Can you get pellet trained YP close to your house? Will they sell you a mix of sizes? I would say if you could get a few in the 6-8" range and especially if you could get them now when females are loaded with eggs you would only need a small stocking population up front. IF you could get some gravid females say 20-25 in the 6-8" range, then maybe 100 in the 3-6 range along with your forage order this fall you would be set. As long as no predators went in till next fall the YP would make millions of babies come spring and if water quality and temps are good for successful hatching of eggs you will have millions of fry to grow out all of next year.

of course the fry do better with the backbone of the micronutrients (think green water, and all the little critters that make up the food chain) in place. That sometimes isn't something you can count in on a new pond since new ponds tend to be muddy for a while from the clay. This slows down the building of the food chain till the water clears.

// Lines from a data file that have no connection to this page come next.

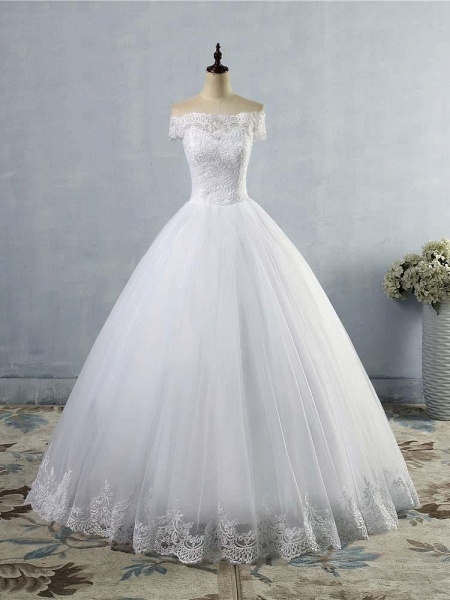 New Lace Off-The-ShouldeR Ball Gown Tulle Wedding Dresses_1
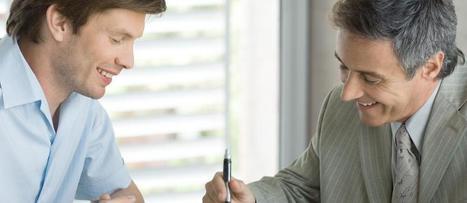 La retraite progressive : un dispositif encore peu connu | La retraite : s'informer pour la préparer au mieux | Scoop.it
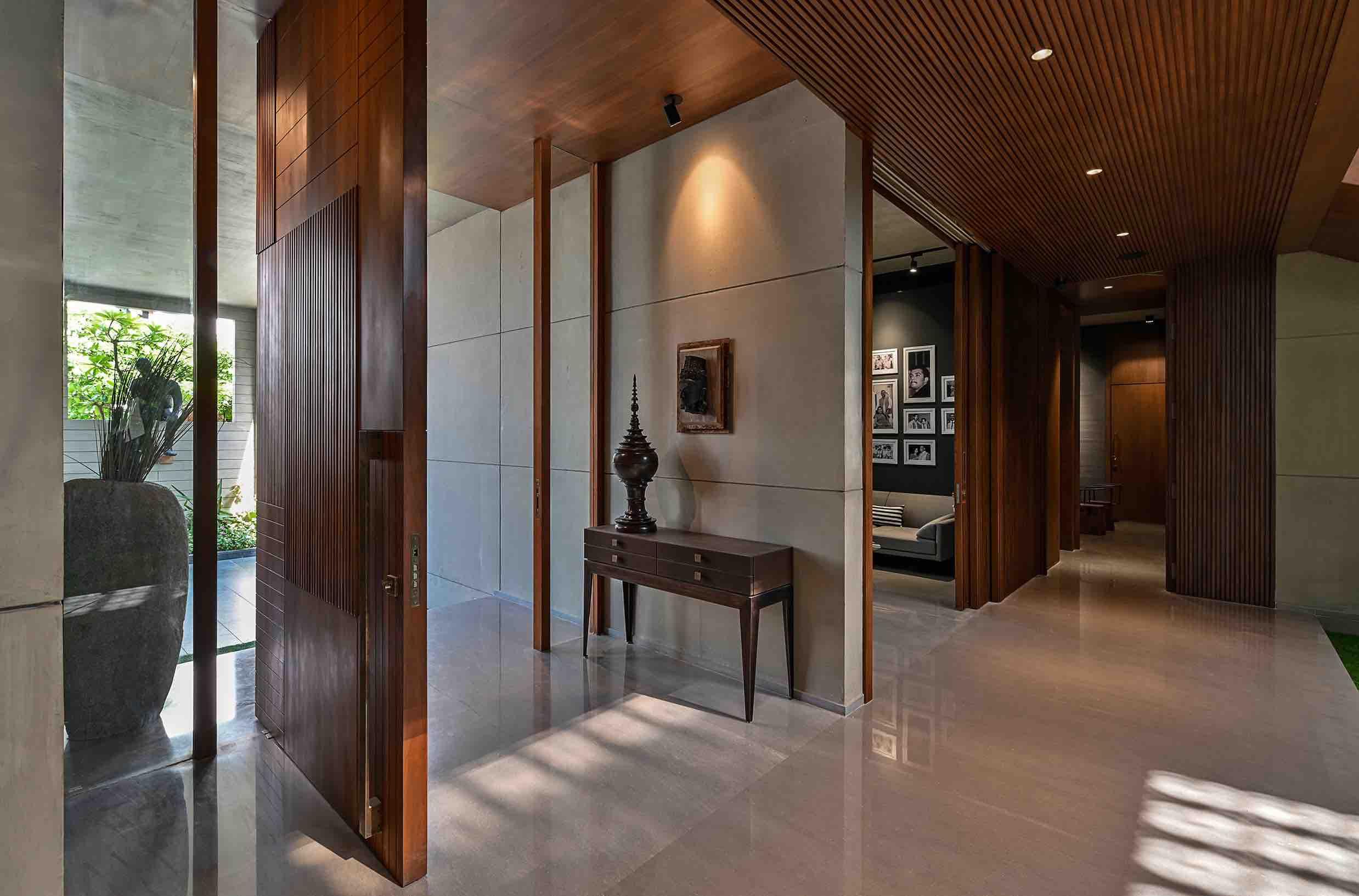 18_Screens_Sanjay_Puri_architects_india_amazingarchitecture_019.jpg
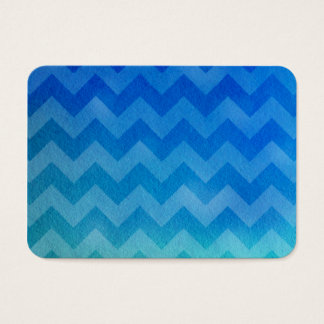 Blue Watercolor Ombre Chevron Business Card
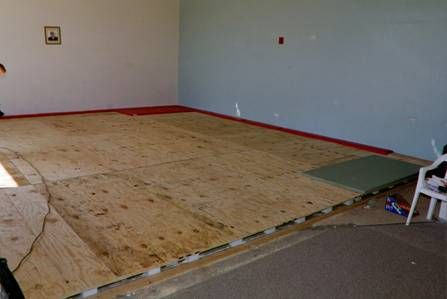 The Quest for the Perfect Judo Floor. Dojos and martial arts gyms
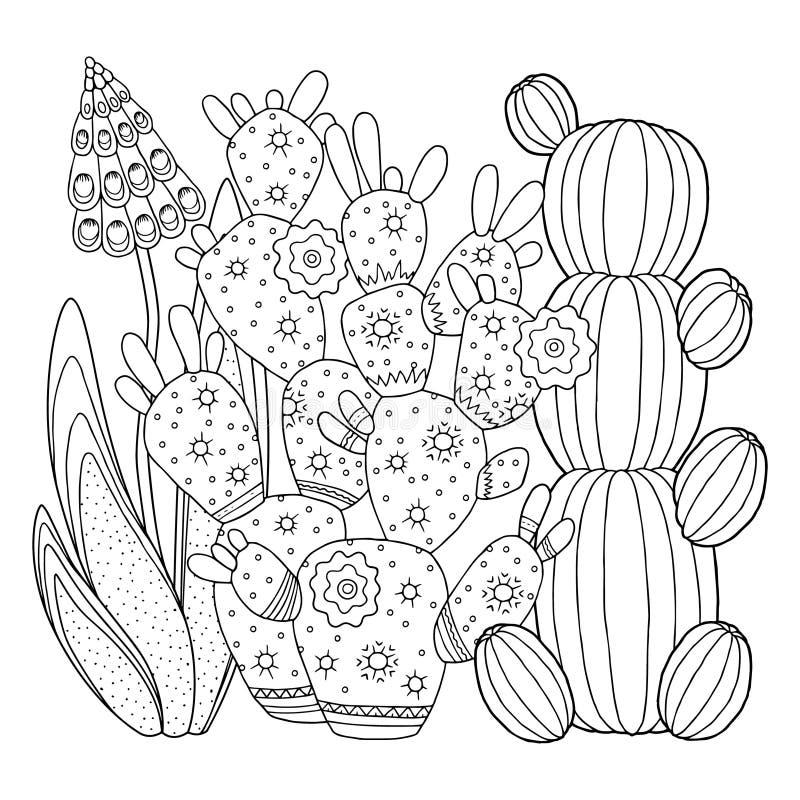 Страница расцветки вектора Линейное изображение на кактусе белой предпосылки милом для страницы для книжка-раскраски Изображение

Be sure to try to get several types of shiners (there are many kinds besides golden shiners but GSH will do well as are easy to source from various bait dealers or fish farms), FHM, crayfish, ghost shrimp, gammarus species (scuds) etc.

I have found it very rewarding to have a forage only pond with YP and only a few RES. The kids have fun hand feeding the YP and although the FHM only lasted a season and the the GSH population strugged for a bit to have successful recruiting, now in year 3 we finally are seeing minnow clouds and surface feeding that is just starting to go crazy.

I thought waiting this long would be too hard but now we finally are in a position to plan for the apex predator. The YP and GSH seem to coexist well and I'm sure the YP are helping control the tiny RES progeny as well as we don't seem to have much RES recruitment.

Others have considered bowfin as a predator, you may want to see what you can source locally in ponds/rivers for forage and predators. I imagine you could probably source lots of chubs and suckers?

Research Lake Chubsucker (LCS) as some of us here have used that as an alternate forage as well. If your pond can maintain clear water with vegetation it would be a good place to see if you can establish the LCS.


Last edited by canyoncreek; 10/30/17 02:31 PM.